Quintero miró a un lado y a otro, desesperado. No había nada más ingrato en su oficio que los momentos en los cuales las puertas sólo se abrían para volver a cerrarse. ¿La espantada de Francisco era decisión propia? Hasta ahora entendían todos en el Juzgado que la suya fue una retirada programada por la familia para quitarlo de en medio porque era propenso a irse de la lengua con unas copas y había que guardar a toda costa el pacto de silencio. Pero, de repente, un nuevo factor de confusión aparecía en escena. O bien Francisco se había alejado por su cuenta o bien alguien le había empujado a hacerlo. Si lo último era cierto: ¿quién lo asesoró? ¿Sería posible que él mismo hubiera tomado consejo del abogado Somoano? Cuando la juez se enterase de que Somoano no era el abogado de los Llorente se iba a quedar de una pieza. ¿Y Goitia? Él fue quien habló con Somoano, el que les informó de que el abogado actuaba en favor de Francisco. Ahora habría que preguntarle de qué habló con Somoano, qué fue lo que le dijo para que decidiera retirar la denuncia contra su cliente. Y, sobre todo, tendría que investigar si Goitia había logrado beneficio de alguna clase gracias a su buena disposición a seguir los consejos del abogado. Demasiados cabos sueltos. Quintero empezó a sentirse muy deprimido y prefirió hacer mutis.
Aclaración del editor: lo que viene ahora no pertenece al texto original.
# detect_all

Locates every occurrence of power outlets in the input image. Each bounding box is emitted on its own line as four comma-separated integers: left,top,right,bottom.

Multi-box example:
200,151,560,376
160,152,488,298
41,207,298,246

—Muy bien, señores. Ustedes me van a disculpar, pero tengo que regresar al Juzgado. Si tienen ustedes noticias de Francisco, les agradeceríamos mucho que nos lo comunicaran a la mayor brevedad. Muchas gracias.
Había metido la pata. Ahora se lo llevaban los demonios por haber hablado de más. Los Llorente se habían enterado, gracias a su torpeza, de que Francisco volvía a ser sospechoso. Siendo así, lo normal sería que procurasen ayudarlo antes que entregarlo a la juez. O, por lo menos, para cuando notificaran la aparición de Francisco se habrían tomado tiempo para hablar con sus abogados y preparar la primera línea de defensa. Incluso podría suceder que esta vez sí se ocupasen ellos de hacerlo desaparecer, pero bien lejos del alcance de la juez. Hay veces —pensaba— en que los casos se tuercen y todo son torceduras, no hay espacio para rectificar. Ahora tendrían que confiar en los Llorente.
—No se preocupe, Quintero —le dijo la juez cuando estuvo de vuelta—. Si Francisco está, como parece, en S…, nosotros daremos con él antes que su familia. Tenemos un as en la manga: el inspector Alameda.